# WHAT IS REQUIRED
Write out exactly the lines running from the one that contains "common name: blue wildebeest" through the end of the material.
________________________________________
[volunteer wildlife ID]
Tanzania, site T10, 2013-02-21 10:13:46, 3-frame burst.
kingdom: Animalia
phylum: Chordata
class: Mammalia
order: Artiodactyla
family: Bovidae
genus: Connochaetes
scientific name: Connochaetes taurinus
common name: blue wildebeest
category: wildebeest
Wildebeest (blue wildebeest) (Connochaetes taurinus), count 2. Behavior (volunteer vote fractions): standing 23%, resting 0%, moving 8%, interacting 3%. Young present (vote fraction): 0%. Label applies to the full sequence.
________________________________________
# TASK RESPONSE
common name: blue wildebeest
category: wildebeest
Wildebeest (blue wildebeest) (Connochaetes taurinus), count 2. Behavior (volunteer vote fractions): standing 23%, resting 0%, moving 8%, interacting 3%. Young present (vote fraction): 0%. Label applies to the full sequence.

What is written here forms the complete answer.